TASK BRIEF: Please state how many lines in the records contain the string "frames", with no words besides the number.

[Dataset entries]
■ ■ ■ ■

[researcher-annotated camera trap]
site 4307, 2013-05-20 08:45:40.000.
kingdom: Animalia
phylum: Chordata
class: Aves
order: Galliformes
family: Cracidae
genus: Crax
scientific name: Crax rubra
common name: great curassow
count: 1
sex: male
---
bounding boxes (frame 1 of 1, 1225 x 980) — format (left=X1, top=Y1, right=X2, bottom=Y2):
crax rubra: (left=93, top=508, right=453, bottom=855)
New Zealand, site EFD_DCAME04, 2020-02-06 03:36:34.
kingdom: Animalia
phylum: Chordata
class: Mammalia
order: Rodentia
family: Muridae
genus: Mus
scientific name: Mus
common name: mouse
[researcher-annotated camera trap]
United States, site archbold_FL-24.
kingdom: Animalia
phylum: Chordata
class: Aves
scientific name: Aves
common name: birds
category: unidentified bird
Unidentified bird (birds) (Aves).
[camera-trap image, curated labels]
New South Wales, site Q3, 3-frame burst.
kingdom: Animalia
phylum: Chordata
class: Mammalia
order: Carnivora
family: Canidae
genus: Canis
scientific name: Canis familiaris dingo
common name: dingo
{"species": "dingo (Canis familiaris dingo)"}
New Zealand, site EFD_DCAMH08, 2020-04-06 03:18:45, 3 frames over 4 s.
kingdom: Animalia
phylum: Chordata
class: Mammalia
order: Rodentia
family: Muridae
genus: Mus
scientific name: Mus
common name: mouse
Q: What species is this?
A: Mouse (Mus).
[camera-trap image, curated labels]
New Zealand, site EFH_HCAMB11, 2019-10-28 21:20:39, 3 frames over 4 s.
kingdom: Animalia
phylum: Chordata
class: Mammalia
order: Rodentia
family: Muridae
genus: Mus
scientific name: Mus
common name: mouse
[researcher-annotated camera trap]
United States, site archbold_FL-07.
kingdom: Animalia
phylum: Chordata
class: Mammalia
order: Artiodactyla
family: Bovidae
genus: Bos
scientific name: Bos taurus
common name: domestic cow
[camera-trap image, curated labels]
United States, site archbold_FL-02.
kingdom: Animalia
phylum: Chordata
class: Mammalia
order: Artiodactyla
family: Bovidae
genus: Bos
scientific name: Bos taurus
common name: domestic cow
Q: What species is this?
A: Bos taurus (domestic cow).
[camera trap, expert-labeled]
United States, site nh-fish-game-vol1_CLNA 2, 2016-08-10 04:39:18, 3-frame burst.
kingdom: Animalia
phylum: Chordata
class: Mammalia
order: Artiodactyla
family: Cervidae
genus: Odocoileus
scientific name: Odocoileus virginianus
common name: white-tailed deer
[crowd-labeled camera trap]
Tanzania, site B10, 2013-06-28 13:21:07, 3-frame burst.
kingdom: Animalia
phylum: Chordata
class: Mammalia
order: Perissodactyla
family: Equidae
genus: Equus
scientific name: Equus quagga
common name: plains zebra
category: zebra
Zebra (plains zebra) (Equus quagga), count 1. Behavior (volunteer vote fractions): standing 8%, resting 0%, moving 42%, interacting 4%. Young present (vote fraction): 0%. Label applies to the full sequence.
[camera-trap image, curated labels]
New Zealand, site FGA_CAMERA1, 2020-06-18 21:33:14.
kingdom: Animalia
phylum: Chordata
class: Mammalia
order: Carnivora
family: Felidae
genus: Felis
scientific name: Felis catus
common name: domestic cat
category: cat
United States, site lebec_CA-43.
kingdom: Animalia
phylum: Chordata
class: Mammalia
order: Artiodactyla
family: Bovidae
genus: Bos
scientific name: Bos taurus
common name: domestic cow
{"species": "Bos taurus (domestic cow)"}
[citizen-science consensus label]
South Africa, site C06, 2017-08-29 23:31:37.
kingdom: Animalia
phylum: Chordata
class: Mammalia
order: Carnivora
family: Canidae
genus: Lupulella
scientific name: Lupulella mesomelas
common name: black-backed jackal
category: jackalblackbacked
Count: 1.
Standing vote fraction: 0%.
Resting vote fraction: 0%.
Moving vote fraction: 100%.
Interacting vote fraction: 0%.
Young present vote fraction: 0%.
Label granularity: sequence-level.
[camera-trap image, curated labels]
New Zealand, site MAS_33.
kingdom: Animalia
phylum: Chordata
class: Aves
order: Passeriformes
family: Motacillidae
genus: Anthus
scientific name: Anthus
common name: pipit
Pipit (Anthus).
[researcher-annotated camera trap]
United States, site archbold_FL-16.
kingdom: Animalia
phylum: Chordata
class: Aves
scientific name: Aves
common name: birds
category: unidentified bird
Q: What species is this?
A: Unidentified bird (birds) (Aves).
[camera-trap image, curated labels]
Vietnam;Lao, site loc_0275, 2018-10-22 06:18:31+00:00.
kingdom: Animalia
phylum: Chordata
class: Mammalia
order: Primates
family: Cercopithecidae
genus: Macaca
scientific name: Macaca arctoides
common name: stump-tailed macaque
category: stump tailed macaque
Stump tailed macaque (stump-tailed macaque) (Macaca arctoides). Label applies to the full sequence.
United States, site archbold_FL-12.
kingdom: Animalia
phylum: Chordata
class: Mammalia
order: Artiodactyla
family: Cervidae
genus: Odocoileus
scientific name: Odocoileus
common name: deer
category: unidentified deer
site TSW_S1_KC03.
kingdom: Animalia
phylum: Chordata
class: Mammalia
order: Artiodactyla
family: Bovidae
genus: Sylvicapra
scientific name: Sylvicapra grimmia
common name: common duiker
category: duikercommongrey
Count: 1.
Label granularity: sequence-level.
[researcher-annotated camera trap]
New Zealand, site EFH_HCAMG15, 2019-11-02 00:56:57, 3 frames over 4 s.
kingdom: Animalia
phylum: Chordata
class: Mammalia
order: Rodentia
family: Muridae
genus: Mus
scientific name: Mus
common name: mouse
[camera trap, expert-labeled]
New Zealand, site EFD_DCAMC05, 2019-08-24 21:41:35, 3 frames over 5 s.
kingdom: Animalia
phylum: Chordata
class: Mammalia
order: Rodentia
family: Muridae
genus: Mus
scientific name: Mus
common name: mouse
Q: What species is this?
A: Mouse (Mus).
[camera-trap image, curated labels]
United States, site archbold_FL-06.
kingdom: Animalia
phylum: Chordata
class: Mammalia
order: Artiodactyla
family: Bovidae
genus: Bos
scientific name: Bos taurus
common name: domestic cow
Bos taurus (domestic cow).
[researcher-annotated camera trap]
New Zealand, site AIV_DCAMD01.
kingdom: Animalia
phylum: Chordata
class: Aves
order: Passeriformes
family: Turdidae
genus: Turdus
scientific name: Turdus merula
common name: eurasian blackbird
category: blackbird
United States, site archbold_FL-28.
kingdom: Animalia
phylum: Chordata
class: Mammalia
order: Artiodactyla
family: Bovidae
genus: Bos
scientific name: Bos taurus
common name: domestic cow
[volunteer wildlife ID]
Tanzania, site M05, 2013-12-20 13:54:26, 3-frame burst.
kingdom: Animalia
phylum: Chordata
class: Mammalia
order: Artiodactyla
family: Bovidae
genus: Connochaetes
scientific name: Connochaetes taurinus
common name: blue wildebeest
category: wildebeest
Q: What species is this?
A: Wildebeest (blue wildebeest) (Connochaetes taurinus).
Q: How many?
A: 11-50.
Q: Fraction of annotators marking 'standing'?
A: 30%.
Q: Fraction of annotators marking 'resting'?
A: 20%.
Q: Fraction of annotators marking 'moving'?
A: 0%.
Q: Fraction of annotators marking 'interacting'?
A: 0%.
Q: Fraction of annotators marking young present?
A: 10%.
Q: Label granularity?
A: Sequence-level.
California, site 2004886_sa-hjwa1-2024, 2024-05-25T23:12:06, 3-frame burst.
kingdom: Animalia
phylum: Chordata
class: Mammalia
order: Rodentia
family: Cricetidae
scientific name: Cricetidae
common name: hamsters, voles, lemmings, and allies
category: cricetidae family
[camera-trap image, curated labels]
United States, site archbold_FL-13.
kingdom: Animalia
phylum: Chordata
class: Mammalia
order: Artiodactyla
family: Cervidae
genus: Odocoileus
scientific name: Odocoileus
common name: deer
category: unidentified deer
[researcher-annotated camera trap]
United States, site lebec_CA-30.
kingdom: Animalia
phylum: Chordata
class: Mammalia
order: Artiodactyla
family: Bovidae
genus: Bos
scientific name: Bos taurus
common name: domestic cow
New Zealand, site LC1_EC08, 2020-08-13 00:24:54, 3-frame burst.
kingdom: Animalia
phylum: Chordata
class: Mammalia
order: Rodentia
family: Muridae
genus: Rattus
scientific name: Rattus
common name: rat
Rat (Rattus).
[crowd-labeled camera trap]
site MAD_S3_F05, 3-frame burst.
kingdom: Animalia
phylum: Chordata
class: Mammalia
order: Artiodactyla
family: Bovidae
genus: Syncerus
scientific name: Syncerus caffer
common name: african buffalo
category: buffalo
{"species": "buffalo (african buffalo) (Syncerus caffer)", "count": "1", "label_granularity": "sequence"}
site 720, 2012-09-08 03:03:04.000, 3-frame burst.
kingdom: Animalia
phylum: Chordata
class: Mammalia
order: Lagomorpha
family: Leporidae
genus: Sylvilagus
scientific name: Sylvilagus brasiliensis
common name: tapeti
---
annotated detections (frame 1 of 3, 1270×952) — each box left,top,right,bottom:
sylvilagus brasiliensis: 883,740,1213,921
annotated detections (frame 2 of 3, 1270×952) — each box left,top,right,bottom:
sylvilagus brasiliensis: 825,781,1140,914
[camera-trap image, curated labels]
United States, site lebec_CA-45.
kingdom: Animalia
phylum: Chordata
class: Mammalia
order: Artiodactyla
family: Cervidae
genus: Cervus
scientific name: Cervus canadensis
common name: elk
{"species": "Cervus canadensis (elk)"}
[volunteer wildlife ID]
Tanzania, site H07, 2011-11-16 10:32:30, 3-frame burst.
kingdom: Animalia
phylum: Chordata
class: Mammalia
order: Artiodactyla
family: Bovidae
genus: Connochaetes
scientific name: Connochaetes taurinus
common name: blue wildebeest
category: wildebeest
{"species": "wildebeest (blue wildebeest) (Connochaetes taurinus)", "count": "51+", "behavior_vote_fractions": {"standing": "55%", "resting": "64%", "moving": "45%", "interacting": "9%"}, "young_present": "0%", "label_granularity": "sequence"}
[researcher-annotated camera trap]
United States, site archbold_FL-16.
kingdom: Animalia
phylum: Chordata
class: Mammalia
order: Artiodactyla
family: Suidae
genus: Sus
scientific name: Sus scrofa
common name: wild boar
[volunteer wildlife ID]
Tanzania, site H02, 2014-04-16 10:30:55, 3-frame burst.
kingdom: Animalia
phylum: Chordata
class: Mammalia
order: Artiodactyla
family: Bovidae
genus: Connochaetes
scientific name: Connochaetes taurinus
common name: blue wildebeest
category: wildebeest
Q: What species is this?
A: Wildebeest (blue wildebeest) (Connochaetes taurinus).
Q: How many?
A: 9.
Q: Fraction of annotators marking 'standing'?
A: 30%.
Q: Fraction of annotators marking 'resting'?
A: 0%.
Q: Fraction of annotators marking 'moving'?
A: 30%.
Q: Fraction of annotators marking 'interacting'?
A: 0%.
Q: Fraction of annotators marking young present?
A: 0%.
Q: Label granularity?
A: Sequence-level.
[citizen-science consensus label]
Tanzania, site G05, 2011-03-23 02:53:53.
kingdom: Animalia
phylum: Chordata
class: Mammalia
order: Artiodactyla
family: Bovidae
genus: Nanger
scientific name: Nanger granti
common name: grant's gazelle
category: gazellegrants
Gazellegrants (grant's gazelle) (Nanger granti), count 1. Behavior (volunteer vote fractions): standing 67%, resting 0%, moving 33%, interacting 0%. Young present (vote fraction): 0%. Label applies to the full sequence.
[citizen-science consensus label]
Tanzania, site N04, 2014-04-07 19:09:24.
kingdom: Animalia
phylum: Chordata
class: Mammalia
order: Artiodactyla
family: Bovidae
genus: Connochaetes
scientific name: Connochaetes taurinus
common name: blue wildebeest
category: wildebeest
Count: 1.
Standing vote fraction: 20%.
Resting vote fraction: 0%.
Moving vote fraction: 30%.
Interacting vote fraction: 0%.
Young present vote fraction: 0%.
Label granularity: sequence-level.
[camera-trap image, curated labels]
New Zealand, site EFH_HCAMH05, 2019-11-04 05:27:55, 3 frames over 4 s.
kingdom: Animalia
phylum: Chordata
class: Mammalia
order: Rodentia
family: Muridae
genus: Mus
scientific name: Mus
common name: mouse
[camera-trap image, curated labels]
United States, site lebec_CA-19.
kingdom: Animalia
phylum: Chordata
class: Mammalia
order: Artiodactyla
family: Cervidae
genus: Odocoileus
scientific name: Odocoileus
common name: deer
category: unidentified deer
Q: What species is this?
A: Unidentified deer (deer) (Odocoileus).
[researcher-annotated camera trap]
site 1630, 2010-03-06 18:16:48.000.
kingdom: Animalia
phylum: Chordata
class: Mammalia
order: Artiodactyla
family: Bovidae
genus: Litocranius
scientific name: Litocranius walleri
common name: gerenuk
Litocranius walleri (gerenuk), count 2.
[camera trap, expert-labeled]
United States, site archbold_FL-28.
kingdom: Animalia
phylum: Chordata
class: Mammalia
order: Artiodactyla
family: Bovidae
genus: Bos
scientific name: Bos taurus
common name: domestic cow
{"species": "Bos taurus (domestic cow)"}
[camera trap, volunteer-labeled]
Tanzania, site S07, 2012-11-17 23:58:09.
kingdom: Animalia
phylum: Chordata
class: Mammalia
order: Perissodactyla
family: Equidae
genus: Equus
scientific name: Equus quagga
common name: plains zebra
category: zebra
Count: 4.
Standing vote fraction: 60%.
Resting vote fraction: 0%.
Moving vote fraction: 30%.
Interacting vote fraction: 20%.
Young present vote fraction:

■ ■ ■ ■

RESPONSE AREA: 5